* Selected passage
- - - - - - -
Freelancers can work well for your small business and help you to grow in 2016
The message is getting through. The freelancer economy is on the rise and politicians and business leaders are slowly but surely acknowledging that the UK’s economic recovery is partly down to the UK’s flexible workforce, the self-employed, the freelancers and contractors, the hard working individuals who prime minister David Cameron is so vocal about.
Research carried out by The Freelancer & Contractor Services Association (FCSA), the independent trade body that is committed to setting standards for umbrella employers and contractor accountancy providers, shows that the UK’s flexible workforce constitutes 20 per cent of workers and it is a figure which is set to grow. These are the workers who are enabling businesses to be agile and successful and employing freelance staff can be a win-win for all parties concerned, the employers and the freelancers.
Freelance workers offer experience, expertise and knowledge and businesses of all sizes can glean the benefits without committing themselves to all the costs (and risks) that come with hiring a full time employee, such as NI contributions, holiday pay, sickness pay, maternity/paternity rights and so on.
- - - - - - -
* Provided records
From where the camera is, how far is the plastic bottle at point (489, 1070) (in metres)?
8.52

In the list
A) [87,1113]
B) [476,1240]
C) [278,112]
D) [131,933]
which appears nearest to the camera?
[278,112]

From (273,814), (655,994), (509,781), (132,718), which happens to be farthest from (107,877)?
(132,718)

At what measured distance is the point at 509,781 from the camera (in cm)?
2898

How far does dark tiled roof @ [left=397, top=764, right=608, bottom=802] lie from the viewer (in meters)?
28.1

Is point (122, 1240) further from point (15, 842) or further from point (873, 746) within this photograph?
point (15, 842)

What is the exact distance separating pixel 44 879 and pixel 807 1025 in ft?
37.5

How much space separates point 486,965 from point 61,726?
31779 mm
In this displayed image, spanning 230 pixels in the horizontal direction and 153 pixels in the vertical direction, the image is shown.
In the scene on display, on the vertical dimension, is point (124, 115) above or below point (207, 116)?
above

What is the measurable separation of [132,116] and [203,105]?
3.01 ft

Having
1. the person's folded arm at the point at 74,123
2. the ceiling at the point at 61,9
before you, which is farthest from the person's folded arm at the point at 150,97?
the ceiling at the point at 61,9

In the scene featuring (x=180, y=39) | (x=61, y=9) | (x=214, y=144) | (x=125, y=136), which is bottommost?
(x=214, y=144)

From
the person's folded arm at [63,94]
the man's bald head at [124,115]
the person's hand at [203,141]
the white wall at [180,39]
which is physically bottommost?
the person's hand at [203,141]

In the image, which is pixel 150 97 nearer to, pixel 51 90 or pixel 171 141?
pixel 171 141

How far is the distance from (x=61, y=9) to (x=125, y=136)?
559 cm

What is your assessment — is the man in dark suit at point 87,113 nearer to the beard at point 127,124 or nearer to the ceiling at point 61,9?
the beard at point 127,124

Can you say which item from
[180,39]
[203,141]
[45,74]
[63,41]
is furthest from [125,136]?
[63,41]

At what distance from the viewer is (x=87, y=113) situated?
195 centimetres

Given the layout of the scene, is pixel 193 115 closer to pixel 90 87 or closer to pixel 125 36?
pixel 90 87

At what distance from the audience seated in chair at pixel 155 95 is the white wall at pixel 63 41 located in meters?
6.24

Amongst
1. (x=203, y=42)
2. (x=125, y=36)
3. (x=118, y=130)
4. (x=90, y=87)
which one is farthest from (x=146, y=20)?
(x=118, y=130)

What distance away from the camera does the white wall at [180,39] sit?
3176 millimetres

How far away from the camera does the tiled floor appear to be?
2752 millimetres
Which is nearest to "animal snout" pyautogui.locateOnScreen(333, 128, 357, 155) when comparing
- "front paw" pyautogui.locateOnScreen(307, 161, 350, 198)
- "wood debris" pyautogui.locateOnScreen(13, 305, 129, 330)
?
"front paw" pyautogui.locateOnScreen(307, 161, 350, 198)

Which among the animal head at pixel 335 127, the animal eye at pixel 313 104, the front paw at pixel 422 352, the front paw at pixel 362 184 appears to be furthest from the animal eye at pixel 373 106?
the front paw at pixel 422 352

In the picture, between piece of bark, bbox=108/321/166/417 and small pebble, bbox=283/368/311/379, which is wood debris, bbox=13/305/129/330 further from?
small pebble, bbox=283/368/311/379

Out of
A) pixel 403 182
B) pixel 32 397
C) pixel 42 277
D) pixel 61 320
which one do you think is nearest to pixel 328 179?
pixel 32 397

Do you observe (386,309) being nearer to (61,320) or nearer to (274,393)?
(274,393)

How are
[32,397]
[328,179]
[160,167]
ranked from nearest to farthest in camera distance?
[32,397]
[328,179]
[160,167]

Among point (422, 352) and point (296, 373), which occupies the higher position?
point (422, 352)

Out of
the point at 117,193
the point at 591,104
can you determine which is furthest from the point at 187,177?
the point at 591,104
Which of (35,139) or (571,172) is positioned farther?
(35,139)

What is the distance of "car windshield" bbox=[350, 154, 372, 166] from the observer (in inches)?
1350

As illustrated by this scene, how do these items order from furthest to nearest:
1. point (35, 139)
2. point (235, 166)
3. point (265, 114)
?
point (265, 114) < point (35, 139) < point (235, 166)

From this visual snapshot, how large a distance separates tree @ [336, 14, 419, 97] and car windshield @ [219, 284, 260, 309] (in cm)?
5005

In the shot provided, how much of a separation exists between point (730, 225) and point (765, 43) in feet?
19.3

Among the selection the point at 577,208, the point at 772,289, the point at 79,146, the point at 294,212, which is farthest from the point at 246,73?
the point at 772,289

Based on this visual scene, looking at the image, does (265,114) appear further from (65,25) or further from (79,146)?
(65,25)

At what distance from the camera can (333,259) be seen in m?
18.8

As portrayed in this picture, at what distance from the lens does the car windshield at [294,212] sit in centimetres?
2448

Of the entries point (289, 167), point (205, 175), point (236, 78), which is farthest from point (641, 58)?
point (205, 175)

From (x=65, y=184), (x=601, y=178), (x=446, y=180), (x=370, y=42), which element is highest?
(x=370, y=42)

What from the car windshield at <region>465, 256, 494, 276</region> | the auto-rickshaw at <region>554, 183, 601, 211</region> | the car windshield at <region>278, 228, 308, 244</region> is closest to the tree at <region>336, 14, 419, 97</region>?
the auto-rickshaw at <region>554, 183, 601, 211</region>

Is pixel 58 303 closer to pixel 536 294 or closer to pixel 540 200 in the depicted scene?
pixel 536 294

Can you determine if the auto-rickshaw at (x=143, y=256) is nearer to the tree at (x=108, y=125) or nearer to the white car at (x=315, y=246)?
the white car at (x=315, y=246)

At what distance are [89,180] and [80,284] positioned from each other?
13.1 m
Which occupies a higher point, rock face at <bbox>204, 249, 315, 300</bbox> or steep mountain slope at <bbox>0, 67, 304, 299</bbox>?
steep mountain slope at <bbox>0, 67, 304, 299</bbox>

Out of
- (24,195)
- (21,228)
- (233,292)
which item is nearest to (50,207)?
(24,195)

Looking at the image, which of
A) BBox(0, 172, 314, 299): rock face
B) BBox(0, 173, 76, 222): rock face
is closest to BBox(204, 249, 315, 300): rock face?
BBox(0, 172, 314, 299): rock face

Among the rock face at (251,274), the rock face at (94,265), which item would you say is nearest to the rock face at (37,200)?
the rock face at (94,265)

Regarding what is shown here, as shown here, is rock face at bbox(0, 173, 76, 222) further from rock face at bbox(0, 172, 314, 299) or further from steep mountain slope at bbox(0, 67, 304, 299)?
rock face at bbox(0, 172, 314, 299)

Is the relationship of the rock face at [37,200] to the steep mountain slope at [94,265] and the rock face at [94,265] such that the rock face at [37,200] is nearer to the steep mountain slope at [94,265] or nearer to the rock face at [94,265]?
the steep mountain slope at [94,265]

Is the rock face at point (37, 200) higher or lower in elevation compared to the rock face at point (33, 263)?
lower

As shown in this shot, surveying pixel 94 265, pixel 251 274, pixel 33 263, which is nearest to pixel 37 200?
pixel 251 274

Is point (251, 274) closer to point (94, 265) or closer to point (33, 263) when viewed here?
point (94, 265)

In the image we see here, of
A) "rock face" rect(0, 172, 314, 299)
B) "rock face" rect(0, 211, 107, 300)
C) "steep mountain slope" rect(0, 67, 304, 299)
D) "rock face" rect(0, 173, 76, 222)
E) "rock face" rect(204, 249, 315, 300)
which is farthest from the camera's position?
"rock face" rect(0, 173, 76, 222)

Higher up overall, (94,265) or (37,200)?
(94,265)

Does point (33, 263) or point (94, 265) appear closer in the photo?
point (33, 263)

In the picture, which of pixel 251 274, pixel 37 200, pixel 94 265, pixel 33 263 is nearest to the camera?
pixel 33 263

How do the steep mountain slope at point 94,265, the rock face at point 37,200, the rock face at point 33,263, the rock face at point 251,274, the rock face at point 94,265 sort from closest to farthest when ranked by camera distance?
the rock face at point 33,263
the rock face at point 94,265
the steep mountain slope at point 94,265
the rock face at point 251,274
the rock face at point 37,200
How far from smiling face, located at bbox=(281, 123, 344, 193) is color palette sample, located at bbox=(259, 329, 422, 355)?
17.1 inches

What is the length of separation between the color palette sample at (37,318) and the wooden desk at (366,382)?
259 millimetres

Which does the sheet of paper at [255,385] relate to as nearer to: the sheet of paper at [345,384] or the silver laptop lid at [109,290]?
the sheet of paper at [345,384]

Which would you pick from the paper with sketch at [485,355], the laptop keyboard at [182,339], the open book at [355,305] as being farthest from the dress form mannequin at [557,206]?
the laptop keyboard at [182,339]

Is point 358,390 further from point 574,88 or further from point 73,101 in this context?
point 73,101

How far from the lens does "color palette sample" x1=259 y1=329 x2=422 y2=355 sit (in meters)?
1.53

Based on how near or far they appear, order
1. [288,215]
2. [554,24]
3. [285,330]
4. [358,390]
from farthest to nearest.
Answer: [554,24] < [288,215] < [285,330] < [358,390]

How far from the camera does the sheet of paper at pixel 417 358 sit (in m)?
- - - - - - -
In the article on freelancers, what share of UK workers does the flexible workforce make up, according to FCSA research?

* Response area
20 percent of workers.